First, let us consider a relatively naive branchful solution:

#[inline(always)]
fn _f32_to_u64_branchful(float: f32) -> u64 {
    const THRESHOLD_FLOAT: f32 = power_of_two_f32(63);
    const THRESHOLD_INTEGER: u64 = 2u64.pow(63);

    let in_range = float <= THRESHOLD_FLOAT;
    if in_range {
        f32_to_i64(float) as u64
    } else {
        // Subtract the threshold from the float. The result is >= 0 because the input is larger
        // than the subtrahend. The result is <= i64::MAX because `u64::MAX - i64::MAX == i64::MAX`.
        let in_range_float = float - THRESHOLD_FLOAT;
        let integer = f32_to_i64(in_range_float) as u64;
        // Overflow is benign because it can only occur for invalid inputs.
        integer.overflowing_add(THRESHOLD_INTEGER).0
    }
}

We can turn this into a less naive branchless solution:

#[inline(always)]
fn f32_to_u64_branchless(float: f32) -> u64 {
    const THRESHOLD: f32 = power_of_two_f32(63);

    let integer1 = f32_to_i64(float);
    let integer2 = f32_to_i64(float - THRESHOLD);
    // If the input is larger than i64::MAX, then integer1 is i64::MIN. This value has 1 as the
    // leftmost bit and 0 as the remaining bits. Right shift on signed values is arithmetic, not
    // logical [1]. We end up with all 0 (in range) or all 1 (out of range).
    let too_large = integer1 >> 63;
    // # If the input is not too large:
    //
    // Integer1 has the correct value.

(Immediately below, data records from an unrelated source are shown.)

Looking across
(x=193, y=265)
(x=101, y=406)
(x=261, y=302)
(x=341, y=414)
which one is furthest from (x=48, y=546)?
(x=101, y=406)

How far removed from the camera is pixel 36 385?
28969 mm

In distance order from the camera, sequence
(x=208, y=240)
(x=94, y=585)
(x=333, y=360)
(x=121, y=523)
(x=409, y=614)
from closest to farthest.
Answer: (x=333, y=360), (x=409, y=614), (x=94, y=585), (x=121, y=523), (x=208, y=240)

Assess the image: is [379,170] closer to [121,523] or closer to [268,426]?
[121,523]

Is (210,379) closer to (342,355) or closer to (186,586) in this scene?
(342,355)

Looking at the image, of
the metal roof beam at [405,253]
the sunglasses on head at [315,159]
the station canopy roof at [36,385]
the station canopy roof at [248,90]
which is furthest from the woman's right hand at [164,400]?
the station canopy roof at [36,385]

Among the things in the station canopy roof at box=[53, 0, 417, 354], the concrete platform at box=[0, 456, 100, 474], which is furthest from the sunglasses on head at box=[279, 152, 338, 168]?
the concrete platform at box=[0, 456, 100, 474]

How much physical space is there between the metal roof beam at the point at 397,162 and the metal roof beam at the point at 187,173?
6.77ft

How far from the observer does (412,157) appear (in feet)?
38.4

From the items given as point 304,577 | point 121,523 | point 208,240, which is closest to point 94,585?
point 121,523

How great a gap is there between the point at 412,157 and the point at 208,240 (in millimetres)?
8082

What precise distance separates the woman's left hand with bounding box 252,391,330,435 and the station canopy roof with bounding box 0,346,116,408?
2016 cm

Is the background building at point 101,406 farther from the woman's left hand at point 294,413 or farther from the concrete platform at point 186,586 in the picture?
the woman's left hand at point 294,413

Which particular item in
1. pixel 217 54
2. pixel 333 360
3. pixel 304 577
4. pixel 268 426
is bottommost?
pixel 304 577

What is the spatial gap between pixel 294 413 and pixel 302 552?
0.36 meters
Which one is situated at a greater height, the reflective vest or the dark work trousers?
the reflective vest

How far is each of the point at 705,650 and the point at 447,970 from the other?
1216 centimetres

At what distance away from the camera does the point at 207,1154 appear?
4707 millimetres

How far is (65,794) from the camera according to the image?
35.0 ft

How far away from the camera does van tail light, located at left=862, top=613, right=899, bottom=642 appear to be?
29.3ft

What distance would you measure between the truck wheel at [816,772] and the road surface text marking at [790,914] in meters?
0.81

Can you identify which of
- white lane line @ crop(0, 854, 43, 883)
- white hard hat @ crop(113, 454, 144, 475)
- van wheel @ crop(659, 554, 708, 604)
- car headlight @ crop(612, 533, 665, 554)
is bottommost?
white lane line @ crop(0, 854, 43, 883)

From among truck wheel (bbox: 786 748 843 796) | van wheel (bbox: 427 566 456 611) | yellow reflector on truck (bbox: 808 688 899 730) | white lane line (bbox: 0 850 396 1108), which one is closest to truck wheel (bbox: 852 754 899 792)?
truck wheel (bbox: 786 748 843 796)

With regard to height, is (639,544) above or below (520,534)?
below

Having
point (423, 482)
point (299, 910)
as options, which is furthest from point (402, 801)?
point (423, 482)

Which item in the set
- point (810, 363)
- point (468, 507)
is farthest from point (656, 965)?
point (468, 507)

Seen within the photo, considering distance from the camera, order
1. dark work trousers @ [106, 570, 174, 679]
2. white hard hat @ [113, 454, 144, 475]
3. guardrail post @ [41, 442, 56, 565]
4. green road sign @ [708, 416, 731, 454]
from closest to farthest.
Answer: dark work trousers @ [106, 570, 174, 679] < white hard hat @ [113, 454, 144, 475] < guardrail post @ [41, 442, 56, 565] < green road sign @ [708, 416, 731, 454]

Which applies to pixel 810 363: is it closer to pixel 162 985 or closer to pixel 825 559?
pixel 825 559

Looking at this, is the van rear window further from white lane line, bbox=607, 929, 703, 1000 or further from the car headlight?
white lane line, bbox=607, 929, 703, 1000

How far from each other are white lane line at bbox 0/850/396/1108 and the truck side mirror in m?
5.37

The mask is all 0, which makes the Or result in integer1.
    //
    // # If the input is too large:
    //
    // Integer1 is i64::MIN and the mask is all 1. The Or results in `i64::MIN | integer2`.
    // integer2 has the correct result minus 2**63. This is the correct result without the
    // leftmost bit. The Or adds the missing leftmost bit back.
    (integer1 | (integer2 & too_large)) as u64
}

This compiles to the assembly above.